How we perceive reality, whether in art, history, or technology, has been the
monkey on the back of several directors, but none have seemed as seduced by the
conundrum as Mr. Egoyan has been for the last two decades. The woman with the
mask is Sabine (Arsinée Khanjian), a teacher who we meet early in the film and
who has become entangled in quite the imbroglio with her student Simon (Devon
Bostick). Together, Simon and Sabine have engineered a false identity for
Simon, casting him as the son of a terrorist who attempted to blow up a plane
heading to Israel by hiding a bomb in his wife's luggage. Simon uses the
identity in a presentation to his classmates, who take it as gospel, and soon
enough, he is the focus of international news. But, in reality, Simon's parents
died in a car accident, leaving Uncle Tom (a very good Scott Speedman) as the
young man's sole guardian.
The timeline of Adoration has been chopped and minced, sending an already
complex and thick narrative into hyperdrive. The story itself is relatively
simple but, as always, Egoyan stresses motives and deep-held emotions that
render the film into a Rubik's Cube of personas and manufactured histories. The
ideas that Egoyan is playing with here are fascinating, but the way they are
presented and conceptualized is overbearing and muddled, which causes the film
to feel laborious and earnestly weighty. The discussions Adoration will spark
are far more interesting than the film itself.

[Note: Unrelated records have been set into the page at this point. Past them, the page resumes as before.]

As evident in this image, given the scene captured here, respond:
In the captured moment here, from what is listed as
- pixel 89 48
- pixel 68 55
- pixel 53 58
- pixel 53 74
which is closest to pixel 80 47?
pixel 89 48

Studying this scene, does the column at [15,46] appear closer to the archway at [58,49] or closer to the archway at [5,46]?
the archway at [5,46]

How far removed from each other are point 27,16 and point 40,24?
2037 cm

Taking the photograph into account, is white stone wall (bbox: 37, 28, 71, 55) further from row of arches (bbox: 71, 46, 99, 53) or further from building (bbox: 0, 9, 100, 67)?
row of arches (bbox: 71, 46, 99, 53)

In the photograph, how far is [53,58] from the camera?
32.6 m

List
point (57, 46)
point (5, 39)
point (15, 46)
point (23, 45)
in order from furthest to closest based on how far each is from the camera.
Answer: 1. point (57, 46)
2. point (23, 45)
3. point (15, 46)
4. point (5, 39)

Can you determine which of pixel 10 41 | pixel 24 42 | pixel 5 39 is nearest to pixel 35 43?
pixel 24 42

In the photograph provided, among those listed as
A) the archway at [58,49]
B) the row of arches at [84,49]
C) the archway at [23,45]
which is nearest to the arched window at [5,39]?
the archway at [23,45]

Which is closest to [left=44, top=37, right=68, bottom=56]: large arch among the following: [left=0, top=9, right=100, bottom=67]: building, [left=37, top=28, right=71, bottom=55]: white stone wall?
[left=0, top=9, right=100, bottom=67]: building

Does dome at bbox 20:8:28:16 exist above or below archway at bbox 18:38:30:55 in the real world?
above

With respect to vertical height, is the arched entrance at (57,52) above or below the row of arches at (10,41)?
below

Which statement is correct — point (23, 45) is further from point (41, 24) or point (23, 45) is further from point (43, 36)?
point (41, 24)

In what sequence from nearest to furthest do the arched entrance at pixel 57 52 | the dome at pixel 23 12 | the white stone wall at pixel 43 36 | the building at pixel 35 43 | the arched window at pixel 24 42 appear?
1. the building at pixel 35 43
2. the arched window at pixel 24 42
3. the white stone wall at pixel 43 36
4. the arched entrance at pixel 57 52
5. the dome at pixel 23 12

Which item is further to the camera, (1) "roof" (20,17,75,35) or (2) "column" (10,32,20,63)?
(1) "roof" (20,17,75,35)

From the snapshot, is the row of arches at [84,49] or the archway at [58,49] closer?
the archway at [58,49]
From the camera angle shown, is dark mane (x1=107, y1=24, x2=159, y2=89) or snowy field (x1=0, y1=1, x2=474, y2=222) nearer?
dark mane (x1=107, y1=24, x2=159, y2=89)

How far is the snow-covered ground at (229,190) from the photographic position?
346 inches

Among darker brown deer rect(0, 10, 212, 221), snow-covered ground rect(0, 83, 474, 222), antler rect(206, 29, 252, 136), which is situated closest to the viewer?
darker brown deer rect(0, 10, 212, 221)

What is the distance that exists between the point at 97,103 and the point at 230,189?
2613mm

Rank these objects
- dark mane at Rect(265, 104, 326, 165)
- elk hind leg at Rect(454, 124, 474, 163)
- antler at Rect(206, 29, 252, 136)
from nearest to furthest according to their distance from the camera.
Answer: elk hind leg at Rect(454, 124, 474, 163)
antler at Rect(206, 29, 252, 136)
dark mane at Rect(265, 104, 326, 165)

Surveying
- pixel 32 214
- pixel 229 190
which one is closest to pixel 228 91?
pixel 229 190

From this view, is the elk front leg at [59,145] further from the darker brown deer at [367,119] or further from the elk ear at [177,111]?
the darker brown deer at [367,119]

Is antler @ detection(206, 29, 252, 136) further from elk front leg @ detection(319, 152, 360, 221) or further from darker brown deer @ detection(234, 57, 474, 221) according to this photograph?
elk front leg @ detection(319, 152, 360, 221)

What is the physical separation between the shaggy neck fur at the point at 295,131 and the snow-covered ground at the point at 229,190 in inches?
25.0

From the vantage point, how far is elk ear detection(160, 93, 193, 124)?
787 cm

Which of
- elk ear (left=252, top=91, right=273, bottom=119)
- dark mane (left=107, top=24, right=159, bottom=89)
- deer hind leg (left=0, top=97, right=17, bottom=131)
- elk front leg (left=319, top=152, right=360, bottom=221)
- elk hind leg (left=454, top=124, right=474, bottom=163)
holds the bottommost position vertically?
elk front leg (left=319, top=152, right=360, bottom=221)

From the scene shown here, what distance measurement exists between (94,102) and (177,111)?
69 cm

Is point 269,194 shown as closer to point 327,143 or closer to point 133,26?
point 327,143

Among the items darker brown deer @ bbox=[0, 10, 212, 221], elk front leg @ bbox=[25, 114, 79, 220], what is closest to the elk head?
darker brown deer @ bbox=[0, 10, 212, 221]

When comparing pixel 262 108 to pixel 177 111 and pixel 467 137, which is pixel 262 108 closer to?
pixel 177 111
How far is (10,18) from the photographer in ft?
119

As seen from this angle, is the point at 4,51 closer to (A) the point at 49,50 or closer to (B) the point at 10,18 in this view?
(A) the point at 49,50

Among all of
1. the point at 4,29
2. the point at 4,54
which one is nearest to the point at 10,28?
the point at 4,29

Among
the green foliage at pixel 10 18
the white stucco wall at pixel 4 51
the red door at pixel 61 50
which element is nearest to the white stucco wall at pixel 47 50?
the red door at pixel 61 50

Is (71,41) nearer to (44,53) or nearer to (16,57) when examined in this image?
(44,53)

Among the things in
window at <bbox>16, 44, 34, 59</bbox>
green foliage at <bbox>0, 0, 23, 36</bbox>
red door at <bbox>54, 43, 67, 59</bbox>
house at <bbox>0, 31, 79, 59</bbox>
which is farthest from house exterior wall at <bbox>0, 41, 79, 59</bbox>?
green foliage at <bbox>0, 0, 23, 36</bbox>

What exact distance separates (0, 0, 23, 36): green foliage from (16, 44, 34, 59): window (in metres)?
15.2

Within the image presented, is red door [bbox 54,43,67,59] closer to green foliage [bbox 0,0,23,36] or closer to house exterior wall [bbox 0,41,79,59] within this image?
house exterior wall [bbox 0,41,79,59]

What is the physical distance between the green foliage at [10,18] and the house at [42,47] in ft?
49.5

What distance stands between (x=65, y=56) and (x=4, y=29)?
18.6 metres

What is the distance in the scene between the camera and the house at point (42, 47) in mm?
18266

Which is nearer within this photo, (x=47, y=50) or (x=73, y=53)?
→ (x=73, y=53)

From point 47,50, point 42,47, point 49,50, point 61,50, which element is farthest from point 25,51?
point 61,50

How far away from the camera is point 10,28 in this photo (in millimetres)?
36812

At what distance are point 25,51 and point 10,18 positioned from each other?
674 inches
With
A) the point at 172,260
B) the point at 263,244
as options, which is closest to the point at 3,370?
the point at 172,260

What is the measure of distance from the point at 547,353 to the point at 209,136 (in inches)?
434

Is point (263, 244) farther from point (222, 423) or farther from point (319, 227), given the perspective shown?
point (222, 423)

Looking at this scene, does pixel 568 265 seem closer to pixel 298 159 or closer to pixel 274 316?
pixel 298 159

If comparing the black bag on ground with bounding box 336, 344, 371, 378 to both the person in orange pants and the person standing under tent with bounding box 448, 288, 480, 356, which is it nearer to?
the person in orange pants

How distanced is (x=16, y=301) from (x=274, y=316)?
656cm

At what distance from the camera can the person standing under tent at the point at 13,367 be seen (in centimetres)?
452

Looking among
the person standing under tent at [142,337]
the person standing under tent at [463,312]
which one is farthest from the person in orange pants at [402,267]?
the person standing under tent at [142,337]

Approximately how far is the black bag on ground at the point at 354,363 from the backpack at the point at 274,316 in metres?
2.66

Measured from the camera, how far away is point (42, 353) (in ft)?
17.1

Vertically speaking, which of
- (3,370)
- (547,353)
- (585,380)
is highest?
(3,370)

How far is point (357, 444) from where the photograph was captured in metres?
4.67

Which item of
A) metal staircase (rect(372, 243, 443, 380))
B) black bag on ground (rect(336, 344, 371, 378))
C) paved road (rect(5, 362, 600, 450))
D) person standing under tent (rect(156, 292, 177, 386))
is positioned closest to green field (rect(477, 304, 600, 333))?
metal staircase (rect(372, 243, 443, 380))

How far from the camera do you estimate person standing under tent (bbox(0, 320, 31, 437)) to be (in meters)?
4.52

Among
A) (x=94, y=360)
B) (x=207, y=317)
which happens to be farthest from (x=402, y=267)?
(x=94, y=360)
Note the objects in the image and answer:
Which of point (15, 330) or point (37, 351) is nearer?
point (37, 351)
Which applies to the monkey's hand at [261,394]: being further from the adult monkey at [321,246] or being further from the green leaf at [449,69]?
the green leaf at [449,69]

Whatever its flaws, Adoration is certainly Egoyan's strongest work since his
masterful adaptation of Russell Banks' The Sweet Hereafter. There are still
moments here of genuine befuddlement, such as when a scorned cab driver
threatens Sabine and Tom during lunch, and there's a very real, strange
intrigue to the way Egoyan and his regular cinematographer Paul Sarossy shoot
Simon's exchanges with a screen full of opinions in his high-tech video chats.
Perhaps it is because the film is so openly topical that I didn't feel the same
hypnotic pull that I did when I first saw Exotica or The Adjuster. Maybe by
embracing a conflict that is obviously very personal to him, as he did in
Ararat, Egoyan finds himself unable to walk in his own hall of mirrors again.
Who needs a hug?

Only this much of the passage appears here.